◆ Passage to read ◆
Content starts

In '04 Chas and I started Faerywolf-Carnivalia (those are two separate links) in an effort to bring together our different artistic approaches into one single unified entity. I also took over the Feri Zine Witch Eye and made this another facet of our business. 2005 saw this business grow.
As many of you already know, Chas and I moved to Antioch and bought a house almost three years ago so that we could stay home and take care of his ailing mother who had a series of brain surgeries that left her unable to care for herself. While in the beginning we were told that we would only need to have someone here in case she fell, or needed help, it was quickly apparent to us that her needs were much, much more severe than that. She is unable to walk on her own, or even to perform certain basic steps of necessary self-care. She has dementia and sometimes forgets that she lives with us and is completely unable to manage her own affairs. When we realized the level of care that she actually needed it became clear that the both of us were needed here at home as there had been occasions in which one person was not sufficient. Thus our home-business was born.
It had always been a pipe-dream of ours; to have our own business selling our art... turning our hobby into an actual, viable resource. If it hadn't been for Chas' mom, then I doubt we ever would of done it. So... I guess there's a sort of silver lining in there.
This year we have made new and different products and have spent a lot of time and money trying to perfect them. Chas has been successful in making unique Ouija-style talkingboards and I have even tried my hand at designing some as well. We have both designed altar patens/pentacles, and Chas has proven himself to be quite a talented sculptor, making both puppets and dolls in styles both grotesque and whimsical. I have continued to make digital art and hope that I have grown in my talent in doing so. This year we both tried our hand at making sculpted masks. I even wore one I made for Halloween which became the basis for a digital art piece.
As a small part of this venture I began teaching larger Feri classes and even opened up the material to be accessible to those outside my area. It's an interesting experiment that seems to be working so far.
This year I was interviewed for a local radio station, KKUP out of Cupertino about my involvement in Witchcraft. It was a first experience for me, especially considering that it was live and lasted for two hours. We even took callers! It proved to me that I can think on my feet! :)

Content ends

◆ Action item a ◆
In the first block of entries, rewrite the lines starting at the one containing "What Makes a Freelancer Stand Out Today" and ending at the one containing "نفار 2013 بدي الوكاله نضيفه 18 الف 1", swapping "Thumbnail" for "Preview" and keeping everything else the same. Leave the pictures out of your answer.

◆ Data for processing ◆
Content starts

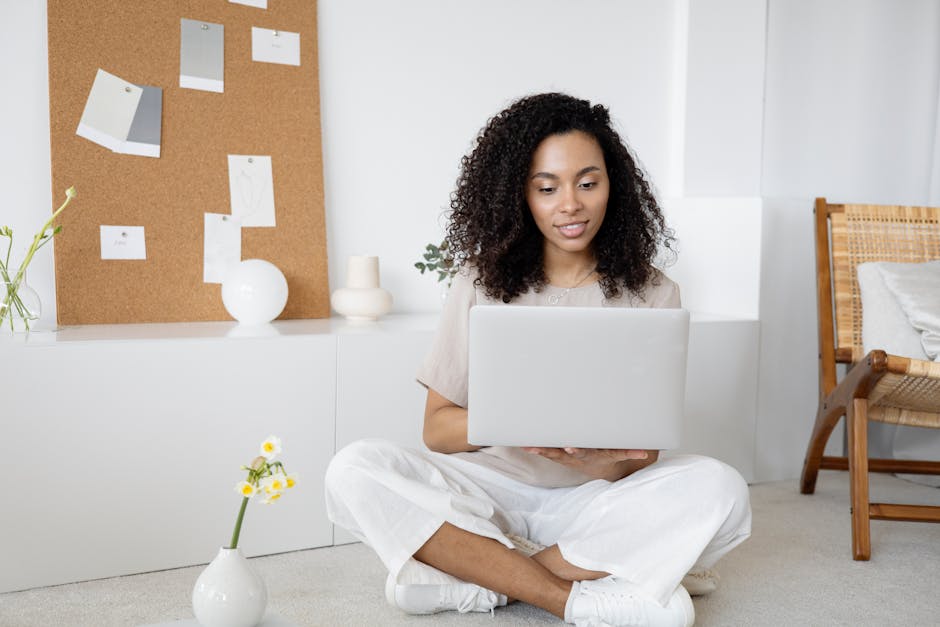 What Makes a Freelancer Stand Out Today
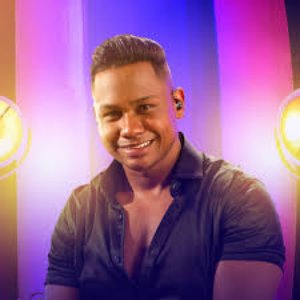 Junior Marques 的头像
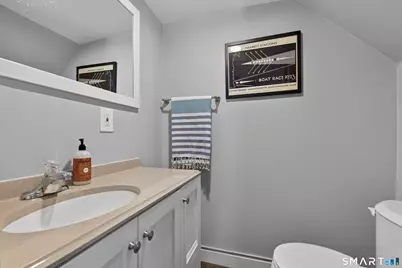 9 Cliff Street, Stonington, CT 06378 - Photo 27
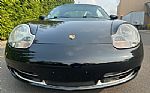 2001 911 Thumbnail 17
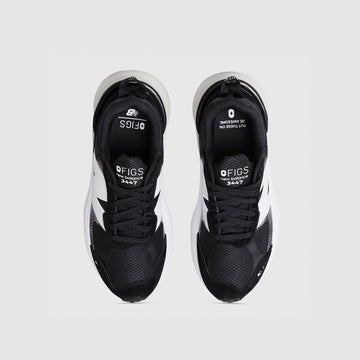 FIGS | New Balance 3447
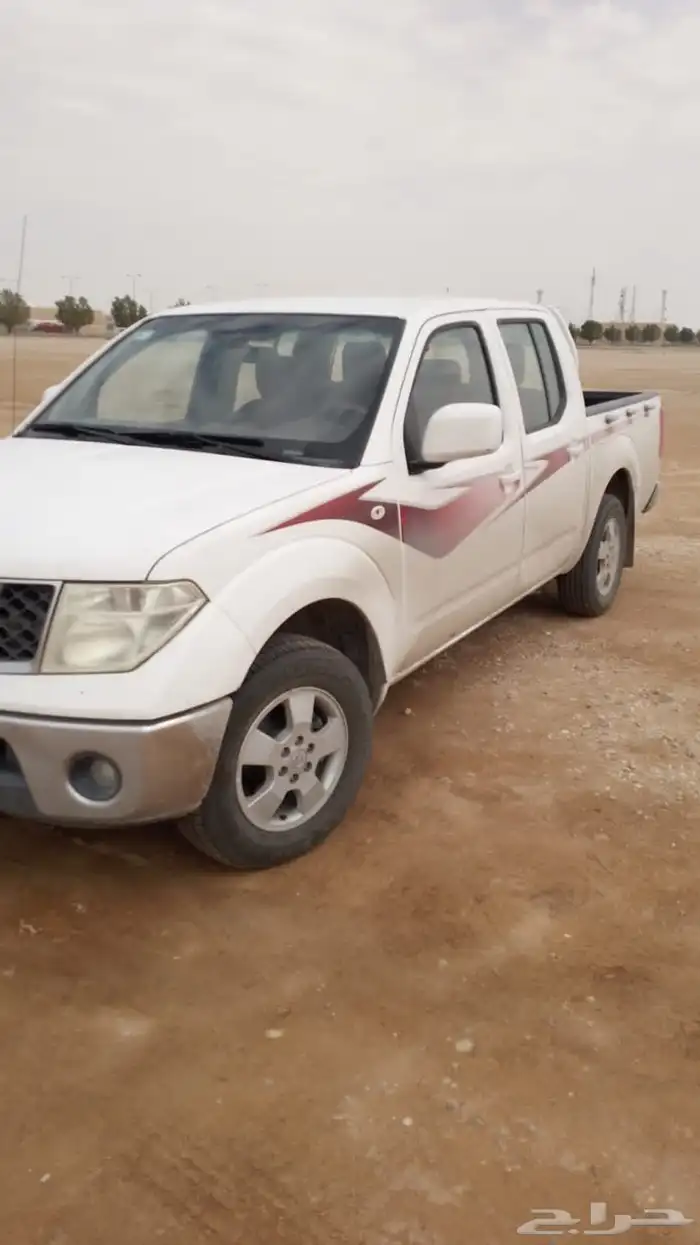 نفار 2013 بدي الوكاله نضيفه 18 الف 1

Content ends
Content starts

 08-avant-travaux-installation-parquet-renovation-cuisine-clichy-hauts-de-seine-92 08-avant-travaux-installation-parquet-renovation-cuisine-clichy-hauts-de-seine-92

Content ends
Content starts

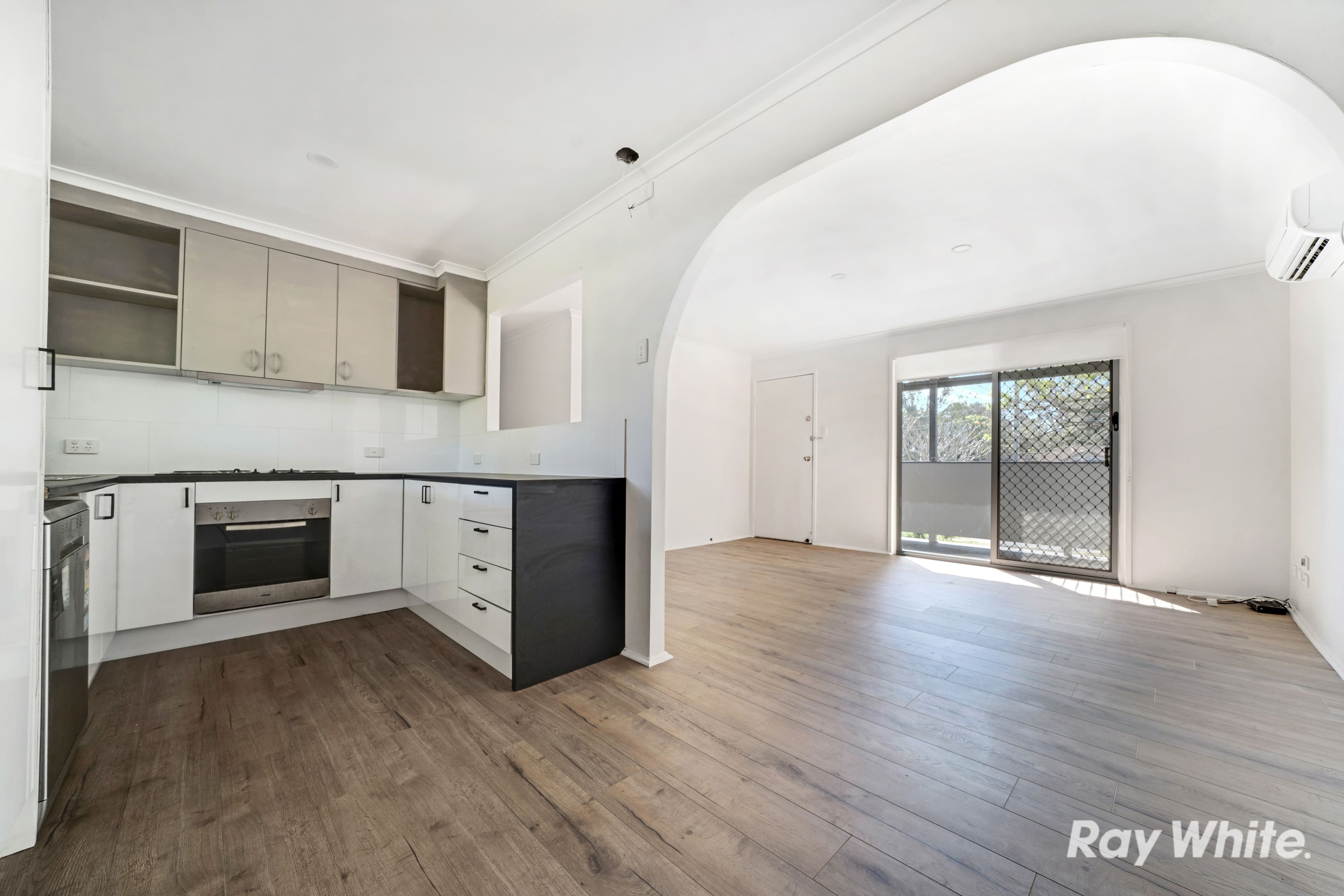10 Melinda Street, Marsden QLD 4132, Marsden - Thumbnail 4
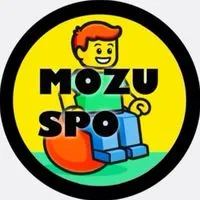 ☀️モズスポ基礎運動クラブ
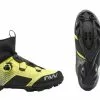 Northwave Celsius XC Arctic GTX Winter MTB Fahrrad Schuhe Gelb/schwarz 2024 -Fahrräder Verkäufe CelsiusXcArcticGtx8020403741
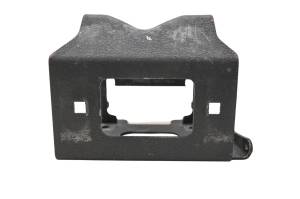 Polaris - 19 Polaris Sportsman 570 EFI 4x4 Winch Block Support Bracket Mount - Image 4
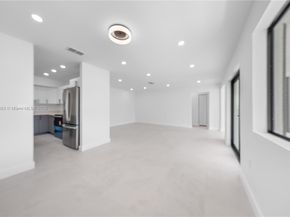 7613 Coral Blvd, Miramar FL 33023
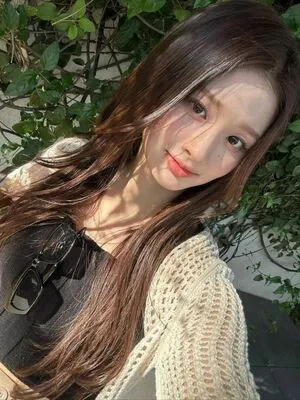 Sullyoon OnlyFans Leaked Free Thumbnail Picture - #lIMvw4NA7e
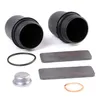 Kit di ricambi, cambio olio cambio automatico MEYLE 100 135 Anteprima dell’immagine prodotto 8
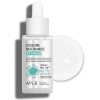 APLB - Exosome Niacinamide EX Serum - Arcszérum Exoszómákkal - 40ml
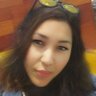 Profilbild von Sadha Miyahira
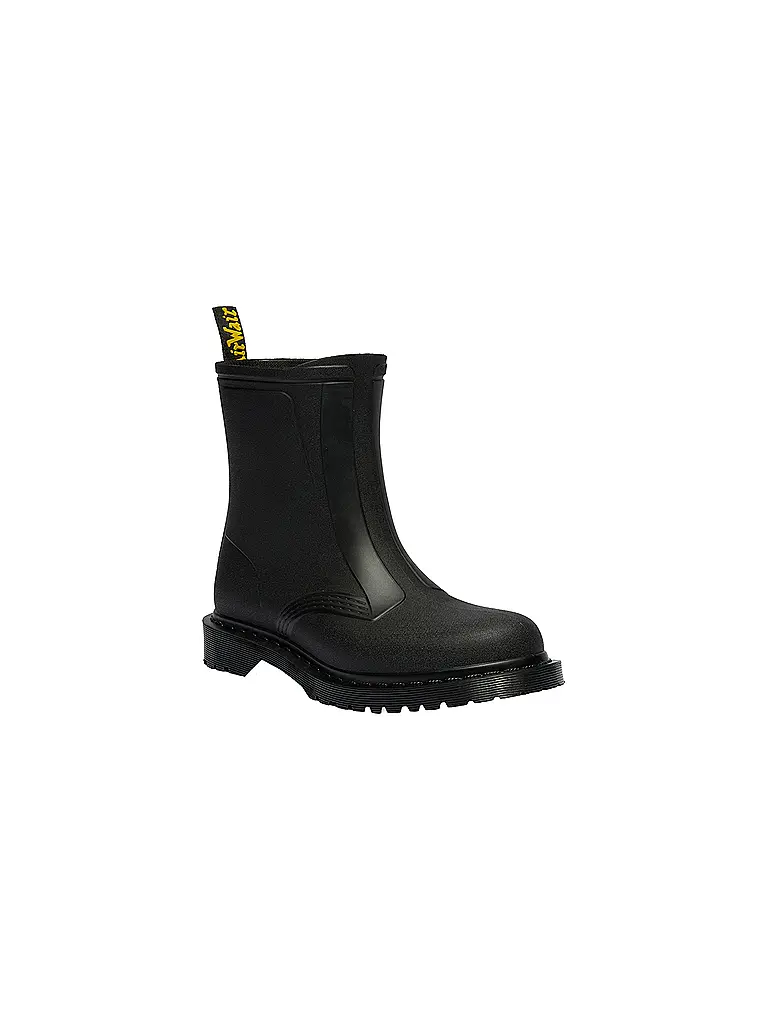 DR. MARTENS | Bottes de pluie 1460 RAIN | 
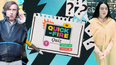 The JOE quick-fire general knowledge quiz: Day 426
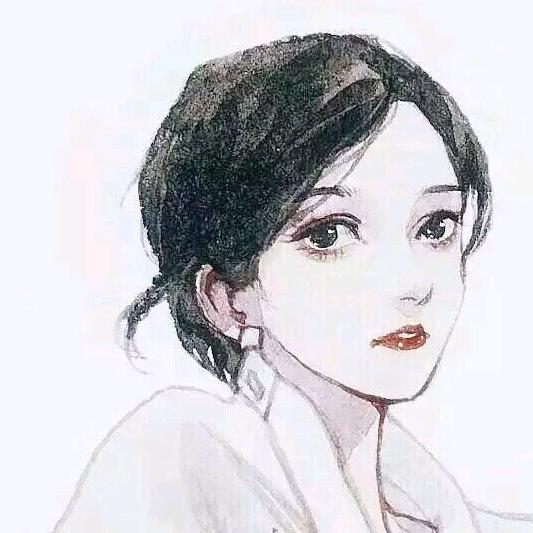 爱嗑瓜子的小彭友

Content ends

◆ Action item b ◆
In the post about the home art business, which radio station interviewed the writer about Witchcraft?

◆ Task response a ◆
 What Makes a Freelancer Stand Out Today
 Junior Marques 的头像
 9 Cliff Street, Stonington, CT 06378 - Photo 27
 2001 911 Preview 17
 FIGS | New Balance 3447
 نفار 2013 بدي الوكاله نضيفه 18 الف 1

◆ Task response b ◆
KKUP, out of Cupertino.